Persistent Cache

Creating oneDNN abstractions can be costly for various reasons. Usually, oneDNN mitigates that overhead by caching such objects but cache has no effect when the objects are created for the first time. For some applications, reducing that overhead is critical.

oneDNN provides an API that can be used to create a persistent cache for oneDNN abstractions. Through the API, users can obtain a cache blob ID and a cache blob to use as a key and value respectively.

Note

Content and size of the cache blob ID and cache blob objects are not specified.

Note

The oneDNN version and git commit hash (dnnl_version_t::hash) affect the equality of the cache blob IDs. That is, the queried cache blob ID will differ for different oneDNN versions and git commit hashes.

Warning

The git commit hash may not be available if the git package is not found during a CMake call. In this case, the cache blob ID will be the same for different hashes.
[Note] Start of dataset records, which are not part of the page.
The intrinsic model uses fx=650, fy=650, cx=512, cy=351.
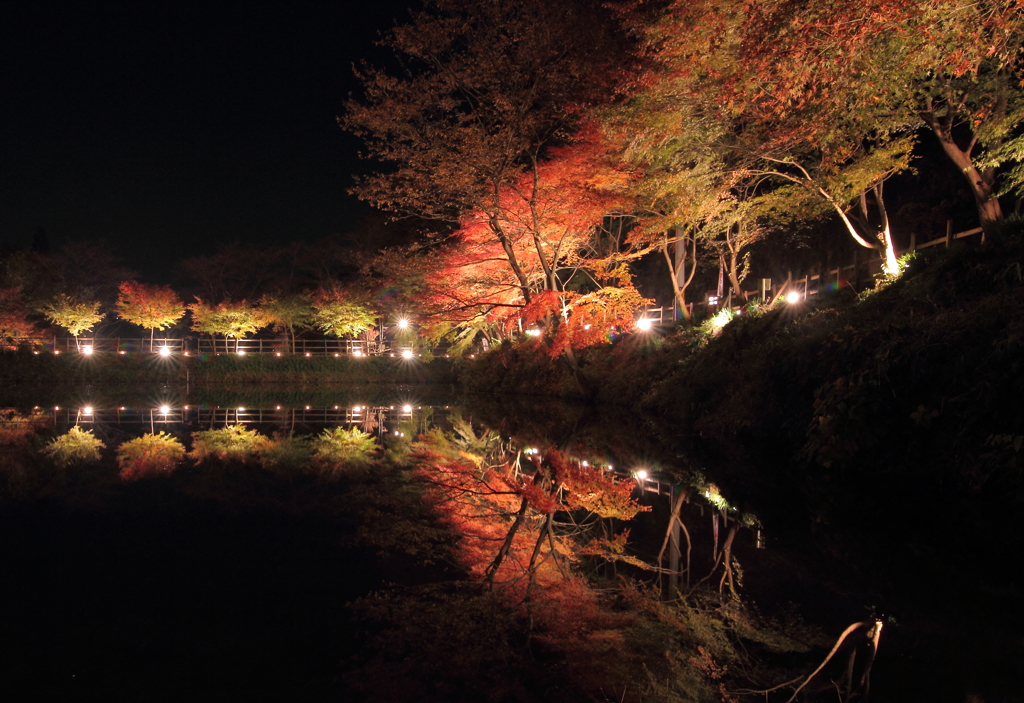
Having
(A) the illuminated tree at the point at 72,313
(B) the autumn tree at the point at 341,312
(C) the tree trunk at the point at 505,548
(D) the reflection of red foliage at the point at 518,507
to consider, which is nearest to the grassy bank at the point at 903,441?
(D) the reflection of red foliage at the point at 518,507

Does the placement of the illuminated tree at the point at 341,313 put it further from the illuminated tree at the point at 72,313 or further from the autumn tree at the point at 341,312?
the illuminated tree at the point at 72,313

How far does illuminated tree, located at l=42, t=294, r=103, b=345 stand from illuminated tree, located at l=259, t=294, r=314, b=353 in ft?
27.0

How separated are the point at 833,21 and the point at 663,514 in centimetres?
498

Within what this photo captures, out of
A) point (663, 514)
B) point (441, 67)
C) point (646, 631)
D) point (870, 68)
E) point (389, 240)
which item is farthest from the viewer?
point (389, 240)

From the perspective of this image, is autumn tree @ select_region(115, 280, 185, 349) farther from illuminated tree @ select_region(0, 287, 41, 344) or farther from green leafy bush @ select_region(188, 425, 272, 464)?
green leafy bush @ select_region(188, 425, 272, 464)

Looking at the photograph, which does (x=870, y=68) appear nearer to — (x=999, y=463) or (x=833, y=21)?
(x=833, y=21)

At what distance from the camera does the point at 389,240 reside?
32.1 meters

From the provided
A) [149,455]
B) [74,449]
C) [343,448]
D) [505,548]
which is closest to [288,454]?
[343,448]

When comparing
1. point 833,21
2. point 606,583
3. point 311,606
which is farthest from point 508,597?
point 833,21

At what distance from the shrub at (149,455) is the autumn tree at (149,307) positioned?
87.8 ft

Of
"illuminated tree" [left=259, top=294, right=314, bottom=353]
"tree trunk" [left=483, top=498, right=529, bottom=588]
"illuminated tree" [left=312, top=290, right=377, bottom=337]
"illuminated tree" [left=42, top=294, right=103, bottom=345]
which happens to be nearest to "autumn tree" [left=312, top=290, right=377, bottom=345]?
"illuminated tree" [left=312, top=290, right=377, bottom=337]

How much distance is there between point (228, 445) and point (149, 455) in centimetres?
137

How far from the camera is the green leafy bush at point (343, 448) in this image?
870 cm

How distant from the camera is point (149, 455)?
894 centimetres
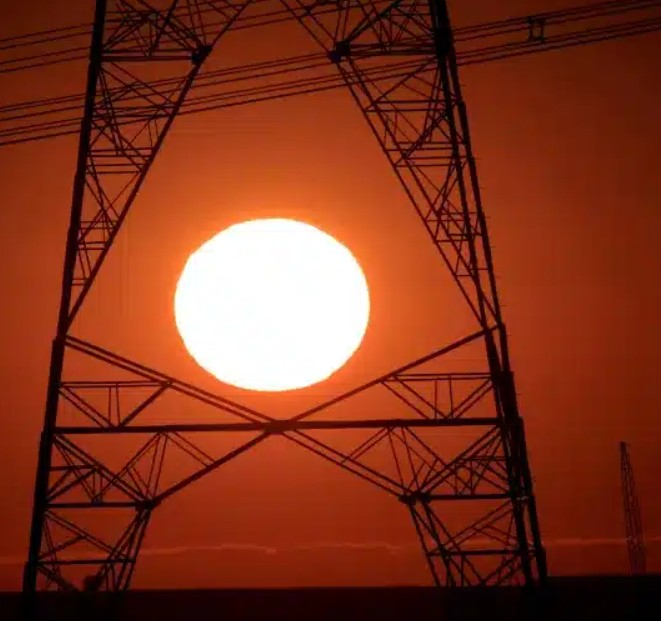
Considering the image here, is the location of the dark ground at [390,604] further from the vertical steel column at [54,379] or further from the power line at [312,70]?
the power line at [312,70]

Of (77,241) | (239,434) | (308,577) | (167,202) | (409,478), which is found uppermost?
(167,202)

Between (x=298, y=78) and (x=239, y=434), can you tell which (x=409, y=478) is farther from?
(x=298, y=78)

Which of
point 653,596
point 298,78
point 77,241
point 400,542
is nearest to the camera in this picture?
point 653,596

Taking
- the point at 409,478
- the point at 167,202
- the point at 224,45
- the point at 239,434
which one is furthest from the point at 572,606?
the point at 224,45

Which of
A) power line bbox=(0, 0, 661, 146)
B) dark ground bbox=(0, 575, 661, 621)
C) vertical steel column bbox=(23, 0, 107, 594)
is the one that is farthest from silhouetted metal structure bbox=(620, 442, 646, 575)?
vertical steel column bbox=(23, 0, 107, 594)

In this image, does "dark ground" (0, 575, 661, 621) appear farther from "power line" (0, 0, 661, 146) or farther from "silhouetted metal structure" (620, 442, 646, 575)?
"power line" (0, 0, 661, 146)

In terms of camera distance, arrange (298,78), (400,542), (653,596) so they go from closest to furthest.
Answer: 1. (653,596)
2. (298,78)
3. (400,542)

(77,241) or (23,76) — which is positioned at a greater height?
(23,76)
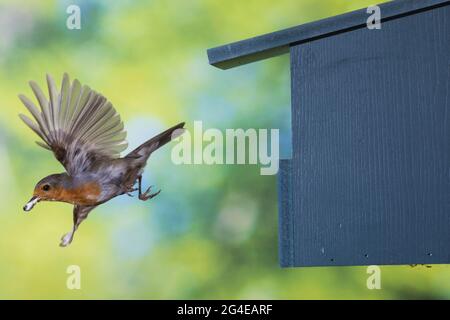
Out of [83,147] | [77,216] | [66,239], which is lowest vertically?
[66,239]

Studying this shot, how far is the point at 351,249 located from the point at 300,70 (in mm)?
469

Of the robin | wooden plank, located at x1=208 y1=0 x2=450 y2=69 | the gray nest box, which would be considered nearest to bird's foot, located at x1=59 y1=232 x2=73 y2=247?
the robin

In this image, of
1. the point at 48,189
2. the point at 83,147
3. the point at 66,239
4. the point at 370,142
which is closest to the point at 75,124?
the point at 83,147

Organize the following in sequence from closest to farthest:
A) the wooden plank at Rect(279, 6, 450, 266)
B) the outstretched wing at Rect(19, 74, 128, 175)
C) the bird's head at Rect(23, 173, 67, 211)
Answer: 1. the wooden plank at Rect(279, 6, 450, 266)
2. the outstretched wing at Rect(19, 74, 128, 175)
3. the bird's head at Rect(23, 173, 67, 211)

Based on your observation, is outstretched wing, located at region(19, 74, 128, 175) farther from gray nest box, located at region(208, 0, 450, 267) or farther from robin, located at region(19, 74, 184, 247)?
gray nest box, located at region(208, 0, 450, 267)

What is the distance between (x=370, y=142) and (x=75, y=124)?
1795mm

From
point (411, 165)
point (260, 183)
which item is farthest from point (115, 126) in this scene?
point (411, 165)

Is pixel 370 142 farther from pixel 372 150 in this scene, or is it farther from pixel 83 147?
pixel 83 147

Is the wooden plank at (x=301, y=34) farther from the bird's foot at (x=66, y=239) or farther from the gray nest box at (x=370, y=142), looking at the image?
the bird's foot at (x=66, y=239)

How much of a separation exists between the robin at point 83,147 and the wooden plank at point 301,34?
4.58ft

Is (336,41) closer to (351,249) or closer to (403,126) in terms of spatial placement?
(403,126)

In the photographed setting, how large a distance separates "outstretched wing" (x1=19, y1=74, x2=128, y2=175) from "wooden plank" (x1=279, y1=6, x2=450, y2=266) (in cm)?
161

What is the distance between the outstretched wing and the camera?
3.49 m

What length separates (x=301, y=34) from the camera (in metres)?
2.12
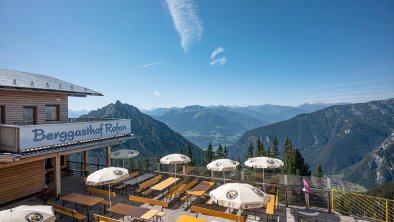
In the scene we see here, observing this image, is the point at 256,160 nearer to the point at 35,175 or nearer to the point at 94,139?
the point at 94,139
This may result in fetching a wrong cache blob from persistent cache.

Primitive

Relation to Primitive Cache

When a primitive is created from a cache blob and the identical primitive is present in the primitive cache, the one from primitive cache will be returned to the user, and the given cache blob will not be used. Otherwise, the cache blob will be used to speed up the primitive creation. The information about how the primitive was created (cache_miss, cache_hit or from_cache_blob) is part of the verbose output for verbose level 2 (Verbose Mode).

API Usage Example

The following pseudo-code demonstrates a simple example of persistent cache implementation for primitives using the oneDNN API:

using namespace dnnl;

{
    convolution_forward::primitive_desc conv_pd(desc, attr, engine);
    convolution_forward conv(conv_pd);

    std::vector<uint8_t> key = conv_pd.get_cache_blob_id();
    std::vector<uint8_t> value = conv.get_cache_blob();
    store_cache_blob_on_disk(key, value);
}

{
    convolution_forward::primitive_desc conv_pd(desc, attr, engine);
    std::vector<uint8_t> key = conv_pd.get_cache_blob_id();
    std::vector<uint8_t> value = load_cache_blob_from_disk(key);
    convolution_forward conv_from_cache_blob(conv_pd, value);
}

Engine

API Usage Example

The following pseudo-code demonstrates a simple example of persistent cache implementation for OpenCL engines using the oneDNN API:

using namespace dnnl;

{
    cl_device_id device = ...;
    cl_context context = ...;

    engine ocl_engine = ocl_interop::make_engine(device, context);
    std::vector<uint8_t> key = get_engine_cache_blob_id(ocl_interop::get_device(ocl_engine));
    std::vector<uint8_t> value = get_engine_cache_blob(ocl_engine);

    store_cache_blob_on_disk(key, value);
}

{
    cl_device_id device = ...;
    cl_context context = ...;

    std::vector<uint8_t> key = get_engine_cache_blob_id(device);
    std::vector<uint8_t> value = load_cache_blob_from_disk(key);
    engine ocl_engine = ocl_interop::make_engine(device, context, value);
}

Memory descriptor

When serializing primitives, a binary blob can be obtained from a memory descriptor using dnnl::memory::desc::get_blob. Any binary blob obtained from dnnl::memory::desc::get_blob can be used to create a memory descriptor dnnl::memory::desc.

Note

When deserializing a constant tensor, the user must verify that the deserialized memory descriptor matches the memory descriptor expected by the primitive that will use that memory. The only circumstance where both are guaranteed to match is when serialization/deserialization happens on the same system and in the same environment.

Limitations

  • The primitive and engine APIs are implemented for OpenCL runtime only. For CPU engine and other runtimes, the library will return dnnl_unimplemented (in the case of the C API) or throw a corresponding dnnl::error exception (in the case of the C++ API).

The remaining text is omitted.